- _EXERCISE DIRECTIONS_: Reproduce the portion of the Enneagram passage starting with "People discover for" and going on through "control his emotions.".

No two people are the same, and artists hate being put into boxes. For this reason, I prefer to use the nine-fold system of character-analysis which I have alluded to before. (see Monday, 12 August 2013 – Canto VIII)  The ‘Enneagram’ comes from the Sufi religion, and divides the character into three groups of three: three body-centred types who tend towards gut-instinct; three heart-centred, with a developed emotive response, and three head-centred who rely more on cognitive processes.

People discover for themselves (rather than being told) which of the nine types fits their personality best. Being plotted on a circle, they are then able to access the other eight points, or travel around the circumference to understand and empathise with those who may seem distant from their own way of thinking, behaving, or feeling. The film, The Wizard of Oz, advocates a clockwise walk around the circle in order to come to terms with one’s buried function – for example, the Tin Man, who sings, ‘If I only had a heart,’ must also reflect on his thoughts and behaviour to control his emotions.

- _PROVIDED DATA_:
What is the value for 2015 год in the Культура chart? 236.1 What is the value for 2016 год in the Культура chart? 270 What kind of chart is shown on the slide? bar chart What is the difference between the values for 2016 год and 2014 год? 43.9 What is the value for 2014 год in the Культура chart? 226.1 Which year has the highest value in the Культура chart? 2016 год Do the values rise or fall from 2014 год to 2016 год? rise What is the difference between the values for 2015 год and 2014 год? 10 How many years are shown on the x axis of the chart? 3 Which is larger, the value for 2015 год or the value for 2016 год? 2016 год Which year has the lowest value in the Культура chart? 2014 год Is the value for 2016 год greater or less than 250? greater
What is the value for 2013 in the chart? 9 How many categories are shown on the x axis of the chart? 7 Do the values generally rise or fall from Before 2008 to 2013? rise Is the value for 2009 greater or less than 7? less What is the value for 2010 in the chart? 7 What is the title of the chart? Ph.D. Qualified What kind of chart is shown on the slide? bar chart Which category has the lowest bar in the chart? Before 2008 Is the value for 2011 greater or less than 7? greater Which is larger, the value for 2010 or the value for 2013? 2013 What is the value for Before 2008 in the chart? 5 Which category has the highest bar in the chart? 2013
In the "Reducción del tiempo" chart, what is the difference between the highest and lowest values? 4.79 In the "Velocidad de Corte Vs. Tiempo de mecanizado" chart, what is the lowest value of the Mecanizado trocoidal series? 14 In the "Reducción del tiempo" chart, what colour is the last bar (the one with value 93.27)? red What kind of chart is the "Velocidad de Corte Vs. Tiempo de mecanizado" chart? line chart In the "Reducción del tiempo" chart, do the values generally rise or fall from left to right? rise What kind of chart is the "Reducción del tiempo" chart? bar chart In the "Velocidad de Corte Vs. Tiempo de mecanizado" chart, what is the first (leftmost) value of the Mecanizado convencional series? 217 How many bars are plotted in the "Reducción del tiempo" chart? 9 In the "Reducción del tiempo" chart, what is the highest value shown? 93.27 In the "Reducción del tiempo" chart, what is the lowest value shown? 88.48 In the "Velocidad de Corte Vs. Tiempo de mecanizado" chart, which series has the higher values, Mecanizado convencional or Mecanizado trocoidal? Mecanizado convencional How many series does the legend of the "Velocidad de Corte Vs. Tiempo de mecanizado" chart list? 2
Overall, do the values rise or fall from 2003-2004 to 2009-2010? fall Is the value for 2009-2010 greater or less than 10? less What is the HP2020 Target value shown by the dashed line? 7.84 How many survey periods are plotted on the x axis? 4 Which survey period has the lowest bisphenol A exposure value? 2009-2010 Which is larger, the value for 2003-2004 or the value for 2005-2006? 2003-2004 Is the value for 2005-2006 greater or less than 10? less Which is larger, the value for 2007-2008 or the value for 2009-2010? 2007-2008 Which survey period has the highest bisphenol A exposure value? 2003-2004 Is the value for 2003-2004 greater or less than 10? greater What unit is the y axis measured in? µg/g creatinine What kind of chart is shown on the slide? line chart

- _EXERCISE OUTPUT_:
People discover for themselves (rather than being told) which of the nine types fits their personality best. Being plotted on a circle, they are then able to access the other eight points, or travel around the circumference to understand and empathise with those who may seem distant from their own way of thinking, behaving, or feeling. The film, The Wizard of Oz, advocates a clockwise walk around the circle in order to come to terms with one’s buried function – for example, the Tin Man, who sings, ‘If I only had a heart,’ must also reflect on his thoughts and behaviour to control his emotions.